So PWA can really help with this. We have Tinder who've been using it. They make sure that their website was 7.22 seconds faster than their application when using PWA, and therefore, 90% smaller, and they had more messages, more swipes, and longer sessions. Also, Uber tried it, and they were able to load within three seconds on just 2G networks. With that, they were opening a formula market as they could deliver their services in a 3G network within three seconds. Another cool thing you can do with Progressive WAP app is send push notifications, and we can have this kind of stuff coming from websites very soon.

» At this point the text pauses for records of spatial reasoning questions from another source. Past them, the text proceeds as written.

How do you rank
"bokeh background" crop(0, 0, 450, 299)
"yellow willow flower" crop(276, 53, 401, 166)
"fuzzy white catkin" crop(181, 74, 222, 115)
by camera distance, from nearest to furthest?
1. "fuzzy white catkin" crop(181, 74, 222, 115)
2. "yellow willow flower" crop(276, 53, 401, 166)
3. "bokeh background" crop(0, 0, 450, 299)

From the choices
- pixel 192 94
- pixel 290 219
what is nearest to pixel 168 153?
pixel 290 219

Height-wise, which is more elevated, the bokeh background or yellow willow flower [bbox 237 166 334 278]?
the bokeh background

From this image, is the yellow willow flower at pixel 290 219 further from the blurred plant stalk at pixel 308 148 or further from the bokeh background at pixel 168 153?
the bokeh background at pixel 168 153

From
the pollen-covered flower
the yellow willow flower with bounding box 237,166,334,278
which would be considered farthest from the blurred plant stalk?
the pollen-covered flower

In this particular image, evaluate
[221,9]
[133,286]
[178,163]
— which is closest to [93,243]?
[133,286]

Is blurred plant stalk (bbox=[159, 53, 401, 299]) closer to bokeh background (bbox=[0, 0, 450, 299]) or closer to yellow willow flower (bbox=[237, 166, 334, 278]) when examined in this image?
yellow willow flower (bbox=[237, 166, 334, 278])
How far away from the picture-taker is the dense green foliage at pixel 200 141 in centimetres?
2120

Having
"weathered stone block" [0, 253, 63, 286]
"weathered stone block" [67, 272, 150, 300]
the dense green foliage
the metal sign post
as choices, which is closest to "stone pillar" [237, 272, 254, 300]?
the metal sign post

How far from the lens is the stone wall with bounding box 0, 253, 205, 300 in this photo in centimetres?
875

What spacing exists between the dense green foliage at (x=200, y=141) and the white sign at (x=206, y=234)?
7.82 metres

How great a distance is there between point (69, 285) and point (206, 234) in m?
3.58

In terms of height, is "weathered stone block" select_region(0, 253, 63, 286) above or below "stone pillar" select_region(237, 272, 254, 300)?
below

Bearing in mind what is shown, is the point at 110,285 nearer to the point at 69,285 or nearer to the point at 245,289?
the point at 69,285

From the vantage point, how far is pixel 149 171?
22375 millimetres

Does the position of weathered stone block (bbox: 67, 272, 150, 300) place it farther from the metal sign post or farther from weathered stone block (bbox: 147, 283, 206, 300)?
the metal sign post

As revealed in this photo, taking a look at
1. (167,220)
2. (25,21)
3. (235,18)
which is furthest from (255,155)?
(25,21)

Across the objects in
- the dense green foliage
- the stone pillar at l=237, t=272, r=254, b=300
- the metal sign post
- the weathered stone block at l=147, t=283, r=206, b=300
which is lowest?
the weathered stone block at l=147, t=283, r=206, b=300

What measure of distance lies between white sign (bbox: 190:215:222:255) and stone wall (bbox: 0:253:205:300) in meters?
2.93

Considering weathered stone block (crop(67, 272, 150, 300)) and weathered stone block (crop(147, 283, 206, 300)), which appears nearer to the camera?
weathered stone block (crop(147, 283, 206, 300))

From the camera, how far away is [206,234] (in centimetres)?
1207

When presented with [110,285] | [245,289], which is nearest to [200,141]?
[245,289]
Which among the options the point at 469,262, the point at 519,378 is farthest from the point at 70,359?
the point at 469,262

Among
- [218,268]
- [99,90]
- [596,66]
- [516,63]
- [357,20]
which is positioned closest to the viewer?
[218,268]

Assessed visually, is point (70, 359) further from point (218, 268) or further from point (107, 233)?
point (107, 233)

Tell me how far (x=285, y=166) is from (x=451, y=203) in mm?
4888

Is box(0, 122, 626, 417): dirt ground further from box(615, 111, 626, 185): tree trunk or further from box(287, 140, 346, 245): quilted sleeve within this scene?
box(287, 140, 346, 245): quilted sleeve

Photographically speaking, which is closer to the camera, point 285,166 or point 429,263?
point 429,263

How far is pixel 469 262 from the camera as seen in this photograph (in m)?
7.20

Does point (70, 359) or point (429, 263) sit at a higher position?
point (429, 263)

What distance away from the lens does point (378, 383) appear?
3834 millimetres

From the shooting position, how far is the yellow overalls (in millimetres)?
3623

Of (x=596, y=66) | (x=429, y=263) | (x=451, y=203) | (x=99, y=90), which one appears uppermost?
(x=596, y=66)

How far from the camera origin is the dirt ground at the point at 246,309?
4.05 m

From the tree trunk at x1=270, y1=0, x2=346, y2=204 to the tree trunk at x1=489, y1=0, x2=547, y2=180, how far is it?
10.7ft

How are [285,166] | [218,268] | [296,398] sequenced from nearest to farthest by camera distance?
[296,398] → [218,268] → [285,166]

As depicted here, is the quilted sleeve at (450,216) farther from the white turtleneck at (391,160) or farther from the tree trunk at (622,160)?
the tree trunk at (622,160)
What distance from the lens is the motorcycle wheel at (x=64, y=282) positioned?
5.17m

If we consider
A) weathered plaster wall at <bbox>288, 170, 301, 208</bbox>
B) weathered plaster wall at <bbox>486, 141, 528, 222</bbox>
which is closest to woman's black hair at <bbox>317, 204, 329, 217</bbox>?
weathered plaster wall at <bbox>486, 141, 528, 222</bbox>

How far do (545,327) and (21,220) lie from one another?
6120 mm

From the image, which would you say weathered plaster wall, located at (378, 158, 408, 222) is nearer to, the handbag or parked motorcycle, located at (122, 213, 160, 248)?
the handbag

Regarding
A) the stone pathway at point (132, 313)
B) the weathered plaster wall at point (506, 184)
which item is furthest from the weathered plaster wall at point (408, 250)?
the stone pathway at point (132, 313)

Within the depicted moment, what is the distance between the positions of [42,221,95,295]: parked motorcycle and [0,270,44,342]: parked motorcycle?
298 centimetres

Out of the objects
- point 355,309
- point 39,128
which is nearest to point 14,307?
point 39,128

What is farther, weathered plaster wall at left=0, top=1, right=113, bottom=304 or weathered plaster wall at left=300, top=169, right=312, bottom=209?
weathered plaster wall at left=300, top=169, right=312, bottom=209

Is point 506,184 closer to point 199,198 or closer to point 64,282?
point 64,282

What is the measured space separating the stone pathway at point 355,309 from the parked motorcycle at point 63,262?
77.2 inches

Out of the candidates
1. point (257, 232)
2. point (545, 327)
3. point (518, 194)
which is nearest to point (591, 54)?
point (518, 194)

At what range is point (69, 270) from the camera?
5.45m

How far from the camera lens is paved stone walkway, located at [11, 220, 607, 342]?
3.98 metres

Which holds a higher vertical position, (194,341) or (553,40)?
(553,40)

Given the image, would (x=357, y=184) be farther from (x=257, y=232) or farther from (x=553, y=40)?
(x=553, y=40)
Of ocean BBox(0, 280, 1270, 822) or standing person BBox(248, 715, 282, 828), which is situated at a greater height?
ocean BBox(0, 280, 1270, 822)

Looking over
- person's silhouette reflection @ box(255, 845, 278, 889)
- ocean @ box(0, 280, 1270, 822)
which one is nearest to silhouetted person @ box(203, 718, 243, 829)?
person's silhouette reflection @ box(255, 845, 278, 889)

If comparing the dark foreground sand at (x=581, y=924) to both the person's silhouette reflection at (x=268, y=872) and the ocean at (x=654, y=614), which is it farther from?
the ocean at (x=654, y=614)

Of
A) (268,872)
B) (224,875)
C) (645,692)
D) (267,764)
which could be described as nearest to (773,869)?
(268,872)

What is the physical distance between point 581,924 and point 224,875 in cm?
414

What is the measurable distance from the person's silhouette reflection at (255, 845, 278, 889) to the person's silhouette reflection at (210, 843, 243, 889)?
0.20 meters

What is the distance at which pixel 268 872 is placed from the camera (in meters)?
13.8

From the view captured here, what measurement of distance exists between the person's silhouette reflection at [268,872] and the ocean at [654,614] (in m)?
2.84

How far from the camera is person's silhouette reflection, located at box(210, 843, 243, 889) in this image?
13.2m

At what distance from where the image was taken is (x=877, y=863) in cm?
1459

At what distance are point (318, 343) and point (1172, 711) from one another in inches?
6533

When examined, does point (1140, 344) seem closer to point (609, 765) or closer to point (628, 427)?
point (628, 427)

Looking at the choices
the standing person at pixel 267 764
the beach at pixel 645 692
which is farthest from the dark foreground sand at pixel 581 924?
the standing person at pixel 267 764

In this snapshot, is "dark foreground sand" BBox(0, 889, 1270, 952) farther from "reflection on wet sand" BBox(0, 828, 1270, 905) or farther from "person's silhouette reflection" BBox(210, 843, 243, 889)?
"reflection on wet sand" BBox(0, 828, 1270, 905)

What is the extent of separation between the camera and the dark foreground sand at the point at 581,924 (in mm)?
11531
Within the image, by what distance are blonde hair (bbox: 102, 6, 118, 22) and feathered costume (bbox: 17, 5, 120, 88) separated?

So a Progressive WAP app, what is it? Well, according to our friends at Google, a Progressive WAP app is progressive, responsive, connectivity-independent, app-like, fresh, safe, discoverable, re-engageable, installable, and linkable. These are all feature kinds. I mean, these are all things that describe a behavior, but not a technology. What exactly is a Progressive WAP app? Well, a Progressive WAP app, basically, technically speaking, are three things. It's a service worker, it's a WAP manifest, and it's HTTPS. So literally, we can add a PWA to anything. It doesn't have to do anything with the architecture, and when I look at that in an overview, that's how it looks like, and I don't know why the next slide, why it's not loading. And then it's like this. In the monolithic architecture, the PWA can exist, but also in the headless architecture, the PWA can exist. So the PWA is fully independent from what is happening in your architecture. Unfortunately, the PWA does not give you fire. It's not necessarily flexible. It can be more reliable, but it doesn't integrate with everything. You have to add it to the layer, but it does give you a little bit more reliability, accessibility, not really, and scalability, not really. So PWA is not a solution for these websites that really need to grow more.
So to do that, we need to go to the next level. And for that, we call it the service-oriented architecture. And what we do here is that we bring these features of a headless architecture where your presentation layer is separate. We also bring this to the backend. So we also decoupling the backend. And so that will bring this flexibility, accessibility, scalability, and reliability to both the frontend and the backend. How does it look like? Looks something like this. In the service-oriented architecture, as you can see, we have a very strong middleware. And then we have presentation layers on the top can be one, can be two, can be 10.